Wednesday, April 16, 2008

Back in NYC...


The first time I saw New York was just after 9/11. After years of thumbing through The New Yorker, I was dying to see the city, but kept putting it off. That strange autumn seemed like a good time to stop procrastinating and get on with life.

I visited a friend who was living in Battery Park City, a few blocks from the pile, and explored the city in a surreal daze. Lower Manhattan was eerily silent, save for the songs spilling out of St. Paul's Chapel, which echoed like a lost whisper down Broadway (now named The Canyon of Heroes). There were other tourists as well; Americans from across the county who came to lend some quiet form of solidarity to the moment, to look at the images of missing family members and to try to grasp the meaning and scope of such a tragedy. It was an noble moment in a noble city, with a spirit that was all too fleeting.

Since then, I've breezed in and out of New York many times.

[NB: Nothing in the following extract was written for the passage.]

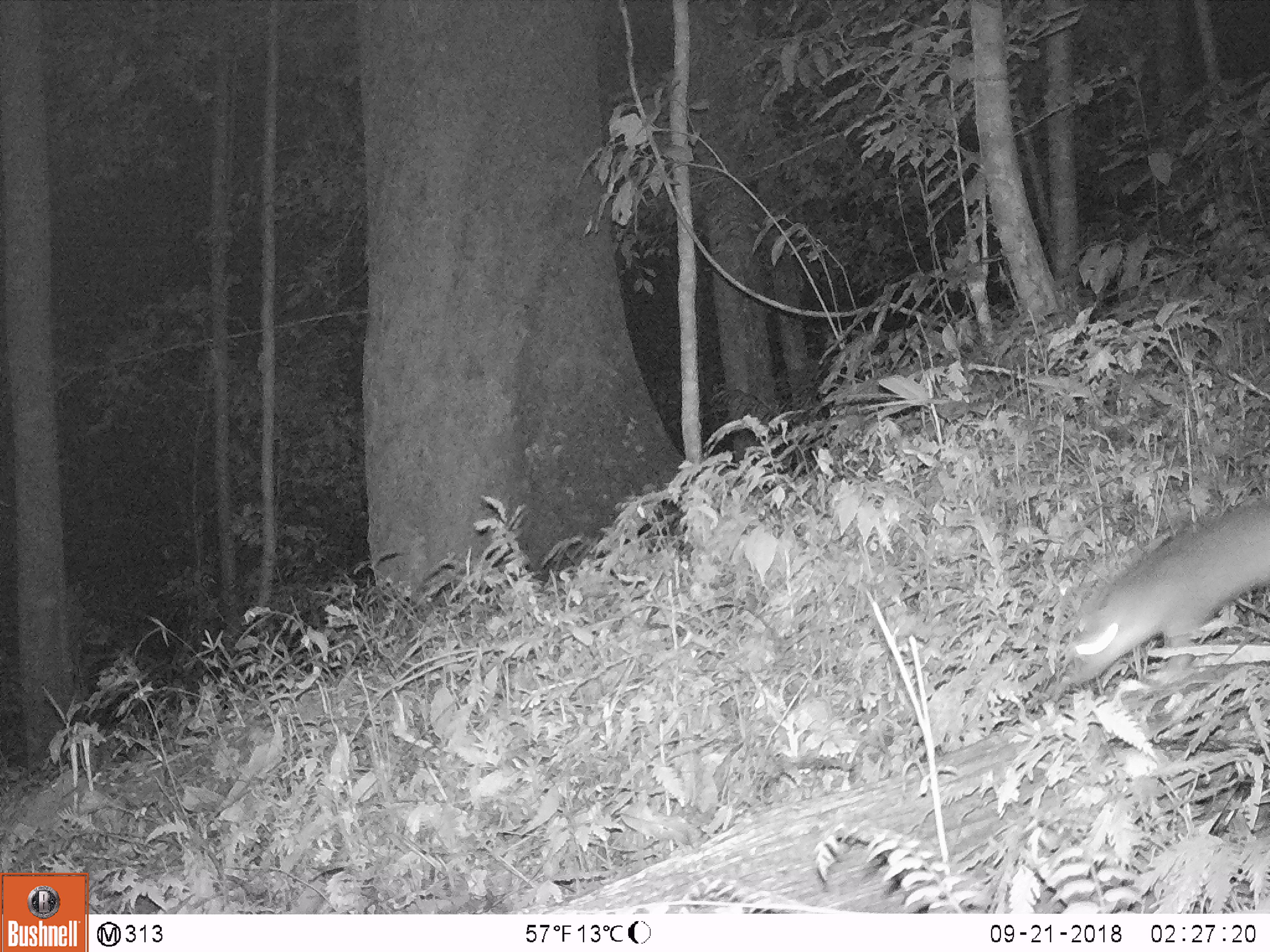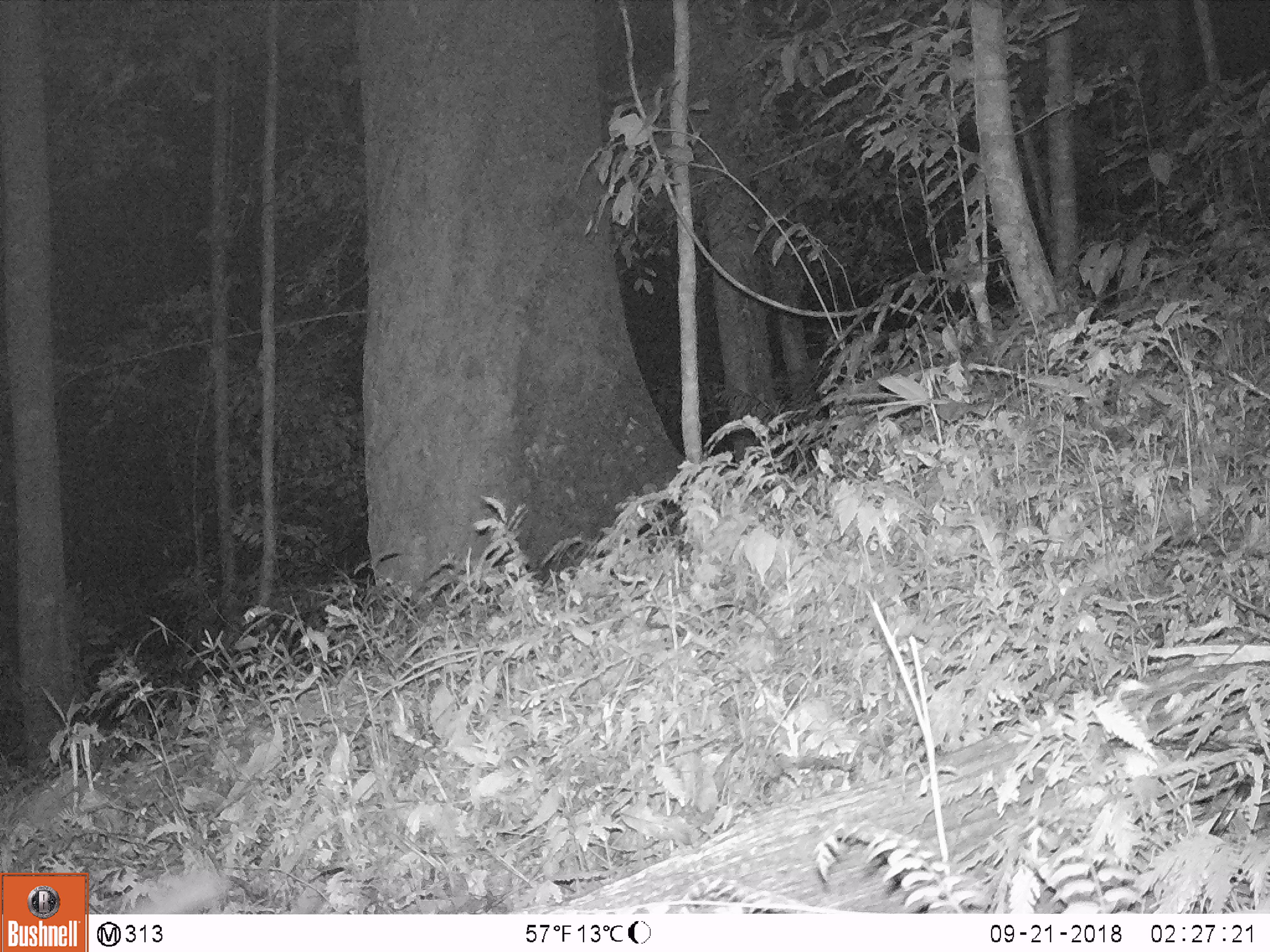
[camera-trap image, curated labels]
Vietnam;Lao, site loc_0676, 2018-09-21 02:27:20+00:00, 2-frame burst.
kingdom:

Standing in front of Wall Street with my brother, spending a few hot August days with Shelly on my way to Botswana, circling the Statue of Liberty, huddling against the wind on the top deck of the Empire State Building, rifling through the souvenirs at the United Nations gift shop. The last time I was here was for my Oxford admissions interview (got the MBA, lost the girl), but that seems a lifetime ago.

Now I'm here again and miss the charm and fascination the city once held for me. Now, it just seems like a city; a bit too crowded for my tastes, but well within the navigable geography of experience. Through the alchemy of time, the charm of the big city is now a weighty nostalgia and I miss my home in LA.